* TASK: Exercise in exact copying: restate word for word only the lines below from the one containing "Mu Koh Lanta" through the one containing "Hawthorn Tea & its health Benefits", omitting any pictures.

* MATERIAL FOR THIS EXERCISE:

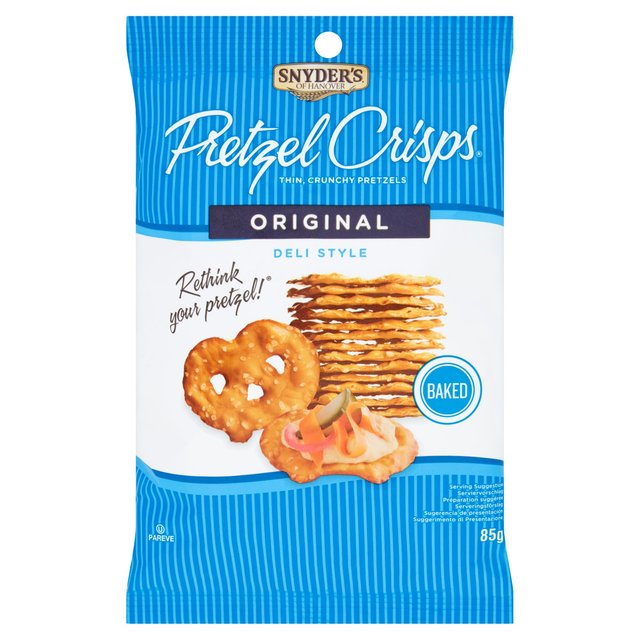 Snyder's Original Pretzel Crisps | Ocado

...

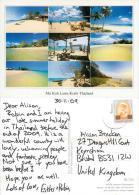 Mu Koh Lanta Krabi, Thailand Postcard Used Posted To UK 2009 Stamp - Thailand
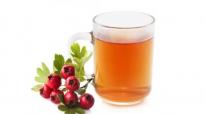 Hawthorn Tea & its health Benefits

==

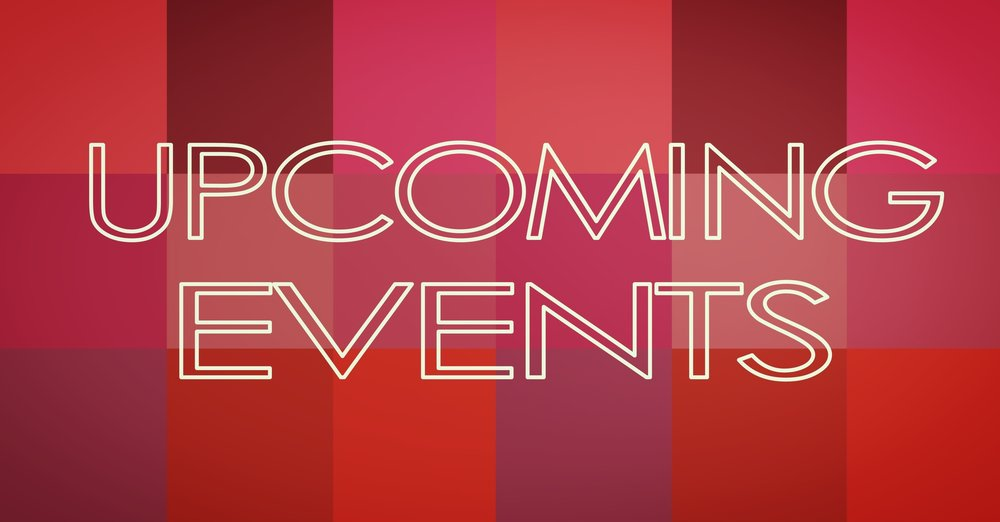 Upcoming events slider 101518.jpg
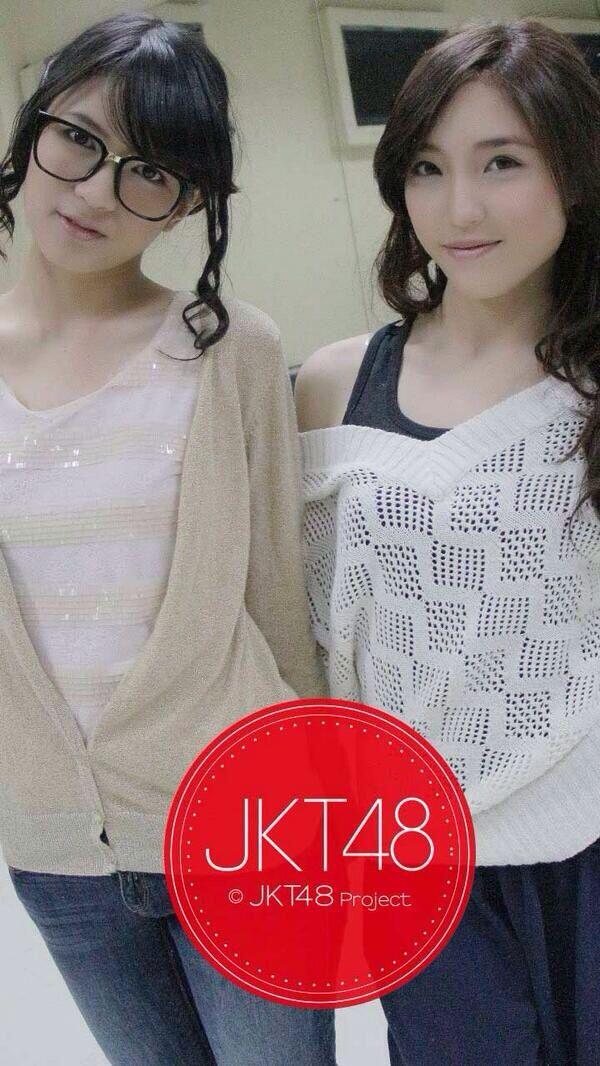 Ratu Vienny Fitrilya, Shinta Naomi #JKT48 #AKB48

* OUTPUT:
 Mu Koh Lanta Krabi, Thailand Postcard Used Posted To UK 2009 Stamp - Thailand
 Hawthorn Tea & its health Benefits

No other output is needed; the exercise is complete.